● CONSIGNE: Extrayez des enregistrements chaque ligne qui contient le mot « than ». Les majuscules et les minuscules comptent.

● DONNÉES FOURNIES:

□ □ □ □

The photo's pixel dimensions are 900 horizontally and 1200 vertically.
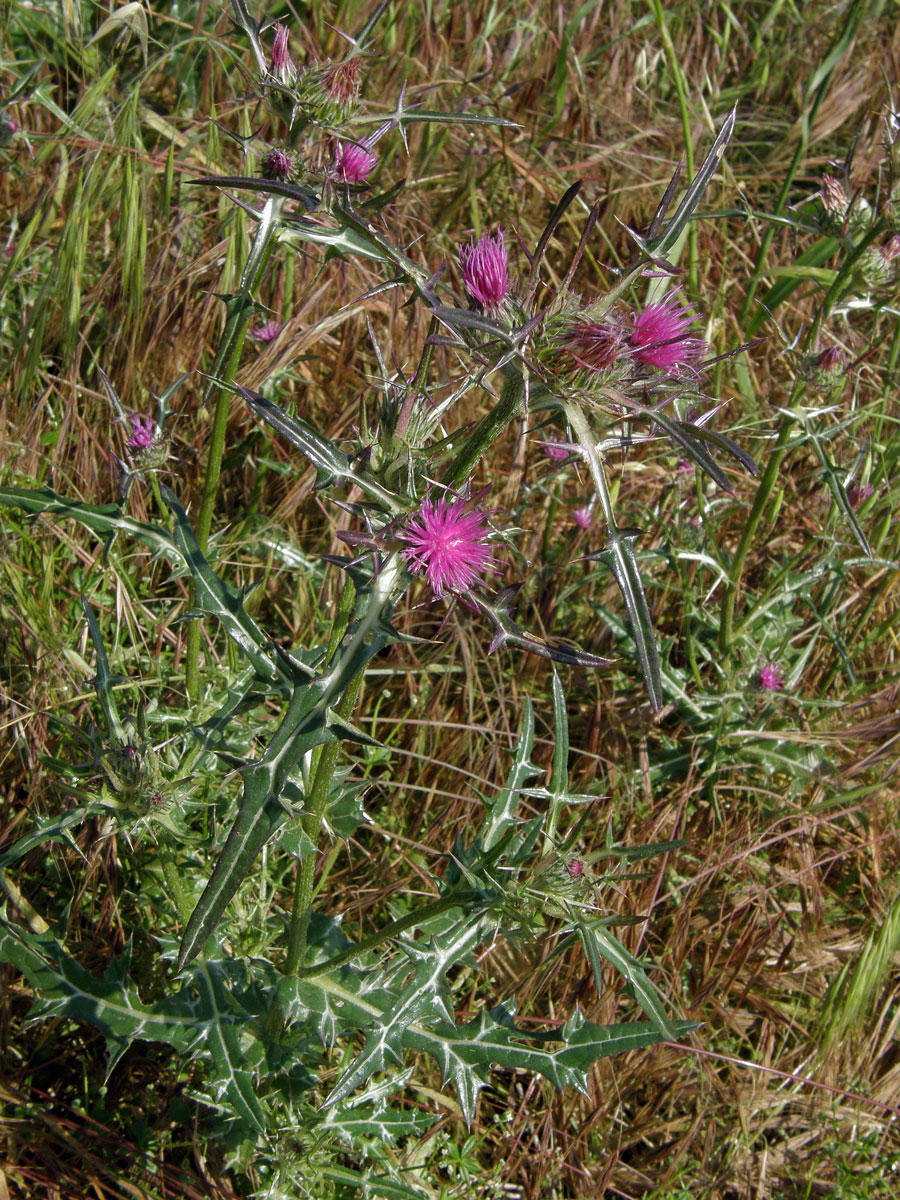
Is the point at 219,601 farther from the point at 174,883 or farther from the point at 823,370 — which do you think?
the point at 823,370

□ □ □ □

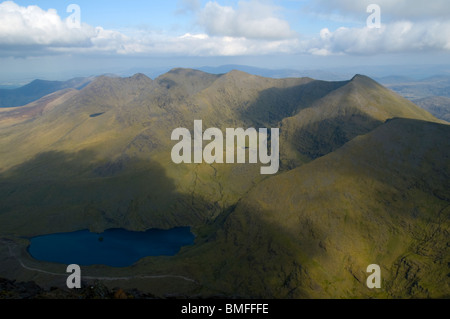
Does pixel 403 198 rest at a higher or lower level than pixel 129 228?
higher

□ □ □ □

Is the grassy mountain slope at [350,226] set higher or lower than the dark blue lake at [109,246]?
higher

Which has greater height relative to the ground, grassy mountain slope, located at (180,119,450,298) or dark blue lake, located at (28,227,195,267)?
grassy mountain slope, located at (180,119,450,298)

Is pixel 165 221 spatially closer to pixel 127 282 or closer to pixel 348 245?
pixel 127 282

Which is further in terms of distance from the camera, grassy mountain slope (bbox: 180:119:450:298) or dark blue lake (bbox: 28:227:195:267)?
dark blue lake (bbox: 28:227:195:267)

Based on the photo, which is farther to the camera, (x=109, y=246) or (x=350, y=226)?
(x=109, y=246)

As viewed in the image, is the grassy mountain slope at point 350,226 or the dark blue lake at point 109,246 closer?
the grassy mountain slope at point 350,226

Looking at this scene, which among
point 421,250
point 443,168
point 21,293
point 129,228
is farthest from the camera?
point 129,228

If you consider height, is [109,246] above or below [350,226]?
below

□ □ □ □

● VOTRE RÉPONSE:
Does pixel 403 198 rest at a higher or lower level than pixel 129 228?
Is the grassy mountain slope at [350,226] set higher or lower than the dark blue lake at [109,246]?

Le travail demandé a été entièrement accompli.